The product rule is essential when differentiating functions that are multiplied together. In mathematical terms, if you have two functions, say \( u \) and \( v \), the derivative of their product is given by:

• \( \frac{d}{d\theta}(uv) = u'v + uv' \)

This formula tells us that you differentiate each function separately and then combine them. This will ensure that both parts of the product are accounted for in the differentiation.

For example, if \( u = \theta^2 \) and \( v = \sin \theta \), then first find \( u' = 2\theta \) using the power rule. Similarly, for \( v' \), differentiate \( \sin \theta \) to get \( \cos \theta \).

By applying the product rule, the differentiated expression of \( \theta^2 \sin \theta \) becomes:

• \( (2\theta)(\sin \theta) + (\theta^2)(\cos \theta) \)

This combined expression correctly captures the changes in both \( \theta^2 \) and \( \sin \theta \) as \( \theta \) varies.

The chain rule is another differentiation tool that helps find the derivative of composite functions. Suppose you have a function composed of another function, such as \( f(g(\theta)) \). The chain rule states:

• \( \frac{d}{d\theta} f(g(\theta)) = f'(g(\theta)) \cdot g'(\theta) \)

This means you first differentiate the outer function and then multiply by the derivative of the inner function.

In the context of the given problem, if \( r = 4 - \theta^2 \sin \theta \), note that there isn't a straightforward use of the chain rule as it is directly a multiplication (handled by the product rule). However, understanding the chain rule is crucial for more complex scenarios where a function is nested.

It helps to visualize the process as peeling layers of an onion—differentiating from the outside in, addressing each layer separately.

Differentiating trigonometric functions is a common requirement in calculus. Two fundamental derivatives to remember are:

• The derivative of \( \sin \theta \) is \( \cos \theta \).
• The derivative of \( \cos \theta \) is \(-\sin \theta \).

These derivatives are crucial when dealing with trigonometric expressions. In our exercise, we had \( r = 4 - \theta^2 \sin \theta \), and we needed to find \( \frac{d}{d\theta} \sin \theta \), which is \( \cos \theta \).

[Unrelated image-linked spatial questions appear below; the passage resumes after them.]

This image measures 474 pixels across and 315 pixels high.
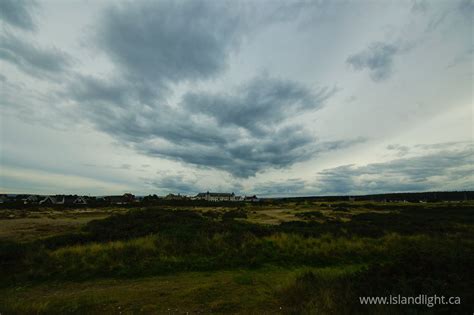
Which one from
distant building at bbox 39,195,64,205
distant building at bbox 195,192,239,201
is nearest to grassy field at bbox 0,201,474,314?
distant building at bbox 39,195,64,205

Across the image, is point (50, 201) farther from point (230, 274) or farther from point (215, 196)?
point (230, 274)

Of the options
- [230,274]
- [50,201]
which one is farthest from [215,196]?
[230,274]

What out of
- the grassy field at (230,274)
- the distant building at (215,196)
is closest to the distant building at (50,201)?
the distant building at (215,196)

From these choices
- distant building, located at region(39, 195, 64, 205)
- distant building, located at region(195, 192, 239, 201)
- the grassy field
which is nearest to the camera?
the grassy field

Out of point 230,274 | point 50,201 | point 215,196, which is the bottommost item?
point 230,274

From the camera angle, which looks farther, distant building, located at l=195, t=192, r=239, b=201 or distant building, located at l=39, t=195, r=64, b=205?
distant building, located at l=195, t=192, r=239, b=201

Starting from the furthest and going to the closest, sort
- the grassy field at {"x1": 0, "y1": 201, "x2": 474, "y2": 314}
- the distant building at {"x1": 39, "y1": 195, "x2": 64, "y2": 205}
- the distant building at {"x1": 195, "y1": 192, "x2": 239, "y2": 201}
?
the distant building at {"x1": 195, "y1": 192, "x2": 239, "y2": 201}
the distant building at {"x1": 39, "y1": 195, "x2": 64, "y2": 205}
the grassy field at {"x1": 0, "y1": 201, "x2": 474, "y2": 314}

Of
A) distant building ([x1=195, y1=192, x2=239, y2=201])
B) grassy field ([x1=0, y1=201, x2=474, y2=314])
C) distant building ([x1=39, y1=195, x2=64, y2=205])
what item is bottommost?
grassy field ([x1=0, y1=201, x2=474, y2=314])

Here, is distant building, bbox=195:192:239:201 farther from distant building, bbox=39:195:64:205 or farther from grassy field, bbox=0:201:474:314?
grassy field, bbox=0:201:474:314

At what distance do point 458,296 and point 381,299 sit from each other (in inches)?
64.8

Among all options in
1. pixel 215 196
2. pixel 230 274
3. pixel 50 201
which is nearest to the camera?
pixel 230 274

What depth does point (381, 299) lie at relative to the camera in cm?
629

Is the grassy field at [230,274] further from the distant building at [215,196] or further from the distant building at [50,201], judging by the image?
the distant building at [215,196]

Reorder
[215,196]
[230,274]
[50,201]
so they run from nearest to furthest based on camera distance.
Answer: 1. [230,274]
2. [50,201]
3. [215,196]
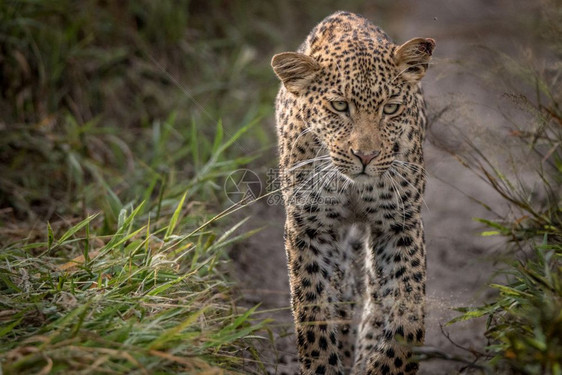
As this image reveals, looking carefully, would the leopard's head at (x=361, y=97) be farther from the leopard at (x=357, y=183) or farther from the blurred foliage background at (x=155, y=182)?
the blurred foliage background at (x=155, y=182)

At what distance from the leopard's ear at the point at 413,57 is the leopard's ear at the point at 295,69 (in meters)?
0.50

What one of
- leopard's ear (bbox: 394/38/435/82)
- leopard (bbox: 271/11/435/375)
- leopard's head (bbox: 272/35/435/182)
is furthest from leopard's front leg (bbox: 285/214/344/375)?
leopard's ear (bbox: 394/38/435/82)

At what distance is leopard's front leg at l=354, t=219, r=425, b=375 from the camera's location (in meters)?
4.77

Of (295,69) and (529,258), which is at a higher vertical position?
(295,69)

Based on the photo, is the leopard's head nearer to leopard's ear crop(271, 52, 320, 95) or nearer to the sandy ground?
leopard's ear crop(271, 52, 320, 95)

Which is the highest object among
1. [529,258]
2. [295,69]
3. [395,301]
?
[295,69]

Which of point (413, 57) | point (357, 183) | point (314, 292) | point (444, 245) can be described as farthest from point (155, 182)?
point (444, 245)

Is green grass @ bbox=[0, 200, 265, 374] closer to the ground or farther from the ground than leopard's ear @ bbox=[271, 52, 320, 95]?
closer to the ground

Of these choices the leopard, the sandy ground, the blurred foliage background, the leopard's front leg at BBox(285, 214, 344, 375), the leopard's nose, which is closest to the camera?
the blurred foliage background

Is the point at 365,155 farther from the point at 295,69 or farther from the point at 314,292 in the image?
the point at 314,292

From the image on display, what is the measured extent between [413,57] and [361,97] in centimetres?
42

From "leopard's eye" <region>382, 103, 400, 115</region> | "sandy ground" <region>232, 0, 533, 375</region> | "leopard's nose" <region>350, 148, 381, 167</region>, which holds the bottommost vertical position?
"sandy ground" <region>232, 0, 533, 375</region>

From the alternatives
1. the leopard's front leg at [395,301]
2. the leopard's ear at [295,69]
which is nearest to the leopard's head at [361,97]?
the leopard's ear at [295,69]

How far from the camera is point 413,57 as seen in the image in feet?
15.7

Trigonometric functions often appear in physics and engineering problems, where they describe periodic phenomena like waves. Knowing how to differentiate these functions is essential for analyzing such problems and understanding how the functions behave as their input changes.

So, whenever trigonometric functions are present, rely on these core derivative rules to guide you in the differentiation process.